# Big Blue scroll among others



## Ohiosulator (Jan 6, 2014)

I had to move some shelves to get my quart blue scroll to fit in my lighted cabinet and I figured Id post the results I need more scrolls Thanks for looking!


----------



## TylerH (Jan 6, 2014)

what year do you think your scrolls are []


----------



## surfaceone (Jan 6, 2014)

Beautiful shelf, Cody!
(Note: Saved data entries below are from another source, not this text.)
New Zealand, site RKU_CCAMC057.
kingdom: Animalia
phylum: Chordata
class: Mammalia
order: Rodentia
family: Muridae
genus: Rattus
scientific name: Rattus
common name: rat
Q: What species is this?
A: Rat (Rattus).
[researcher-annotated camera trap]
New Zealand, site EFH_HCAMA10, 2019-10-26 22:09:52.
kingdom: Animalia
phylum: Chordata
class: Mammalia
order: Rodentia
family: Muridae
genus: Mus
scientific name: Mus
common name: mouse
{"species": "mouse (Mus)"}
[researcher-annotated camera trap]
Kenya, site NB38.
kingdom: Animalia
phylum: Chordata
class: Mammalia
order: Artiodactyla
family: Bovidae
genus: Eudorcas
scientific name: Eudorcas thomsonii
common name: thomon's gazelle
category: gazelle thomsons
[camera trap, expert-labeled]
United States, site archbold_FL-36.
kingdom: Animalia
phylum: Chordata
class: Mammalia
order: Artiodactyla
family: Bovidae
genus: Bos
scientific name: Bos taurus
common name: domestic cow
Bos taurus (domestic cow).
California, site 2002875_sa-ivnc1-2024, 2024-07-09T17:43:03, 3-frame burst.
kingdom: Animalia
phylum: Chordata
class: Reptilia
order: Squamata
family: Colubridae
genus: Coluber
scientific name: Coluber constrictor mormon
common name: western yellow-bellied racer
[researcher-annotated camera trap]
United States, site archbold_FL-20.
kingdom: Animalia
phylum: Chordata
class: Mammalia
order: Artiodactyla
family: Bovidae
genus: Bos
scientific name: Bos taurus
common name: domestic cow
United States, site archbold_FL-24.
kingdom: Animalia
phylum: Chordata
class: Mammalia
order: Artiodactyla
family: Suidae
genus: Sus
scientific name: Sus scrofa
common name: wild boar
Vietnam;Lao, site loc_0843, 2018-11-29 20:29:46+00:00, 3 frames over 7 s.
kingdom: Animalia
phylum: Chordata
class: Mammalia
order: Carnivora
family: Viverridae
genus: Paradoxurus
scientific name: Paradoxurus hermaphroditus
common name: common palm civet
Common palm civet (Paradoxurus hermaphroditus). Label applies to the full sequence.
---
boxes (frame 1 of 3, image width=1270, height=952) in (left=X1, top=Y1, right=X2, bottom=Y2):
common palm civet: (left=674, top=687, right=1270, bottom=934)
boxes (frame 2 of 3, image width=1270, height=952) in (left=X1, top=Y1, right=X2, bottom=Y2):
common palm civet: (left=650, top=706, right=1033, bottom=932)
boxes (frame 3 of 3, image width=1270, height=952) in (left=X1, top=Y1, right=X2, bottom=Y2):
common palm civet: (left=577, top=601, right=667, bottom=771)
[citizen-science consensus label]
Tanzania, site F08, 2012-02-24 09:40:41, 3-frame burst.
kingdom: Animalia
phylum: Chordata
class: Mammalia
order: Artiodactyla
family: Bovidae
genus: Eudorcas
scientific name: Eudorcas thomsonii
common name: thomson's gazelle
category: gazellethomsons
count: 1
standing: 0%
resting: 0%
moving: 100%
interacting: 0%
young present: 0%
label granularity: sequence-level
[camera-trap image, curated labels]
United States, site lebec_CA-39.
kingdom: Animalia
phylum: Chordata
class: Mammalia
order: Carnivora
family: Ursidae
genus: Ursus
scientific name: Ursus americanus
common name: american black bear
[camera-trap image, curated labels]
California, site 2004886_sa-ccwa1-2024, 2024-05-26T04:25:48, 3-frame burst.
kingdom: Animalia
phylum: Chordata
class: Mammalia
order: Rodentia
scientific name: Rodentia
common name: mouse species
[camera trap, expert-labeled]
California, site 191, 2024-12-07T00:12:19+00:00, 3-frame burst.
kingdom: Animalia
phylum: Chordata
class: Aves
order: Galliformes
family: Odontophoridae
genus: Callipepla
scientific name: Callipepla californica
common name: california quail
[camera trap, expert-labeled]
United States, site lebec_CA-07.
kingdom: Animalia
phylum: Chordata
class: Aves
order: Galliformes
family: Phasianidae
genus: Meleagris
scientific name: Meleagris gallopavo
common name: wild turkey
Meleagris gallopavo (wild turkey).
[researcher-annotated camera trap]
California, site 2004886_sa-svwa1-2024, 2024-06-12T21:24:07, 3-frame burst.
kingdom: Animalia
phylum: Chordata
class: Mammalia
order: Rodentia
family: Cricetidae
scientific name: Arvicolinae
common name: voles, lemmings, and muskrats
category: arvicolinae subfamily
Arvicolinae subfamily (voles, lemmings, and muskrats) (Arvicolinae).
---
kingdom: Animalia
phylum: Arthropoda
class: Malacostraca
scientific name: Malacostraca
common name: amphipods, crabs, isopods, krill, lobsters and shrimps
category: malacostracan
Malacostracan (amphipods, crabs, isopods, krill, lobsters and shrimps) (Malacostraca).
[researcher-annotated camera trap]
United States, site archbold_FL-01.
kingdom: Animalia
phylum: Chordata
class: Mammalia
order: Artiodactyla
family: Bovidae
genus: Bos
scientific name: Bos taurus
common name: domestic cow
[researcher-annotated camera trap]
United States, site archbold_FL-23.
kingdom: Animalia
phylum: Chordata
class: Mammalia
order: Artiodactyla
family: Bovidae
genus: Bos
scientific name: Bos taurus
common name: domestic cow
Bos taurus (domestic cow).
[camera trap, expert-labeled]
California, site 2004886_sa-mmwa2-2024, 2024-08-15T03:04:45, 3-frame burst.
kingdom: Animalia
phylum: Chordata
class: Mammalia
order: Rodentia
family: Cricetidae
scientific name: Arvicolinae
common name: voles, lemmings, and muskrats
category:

More photos, please...


----------



## epackage (Jan 6, 2014)

The glass is always great but you really do a wonderful job with your camera too....


----------



## cacarpetbagger (Jan 6, 2014)

Real nice color run!!


----------



## sandchip (Jan 7, 2014)

Scrollicious!


----------



## buzzkutt033 (Jan 9, 2014)

i like the little fellow at the far end. what color are youcalling that one ??   thanks for sharing with us! jim


----------



## glass man (Jan 11, 2014)

MAN I LOVE THOSE!!I love the cobalt insulators too..never saw one that color before!!JAME


----------



## RED Matthews (Feb 7, 2014)

Great coverage of a bottle style.  They are almost like the old whiskey flasks.  All to rich for my pocket book.  Nice color rainbow for any window.  RED Matthews


----------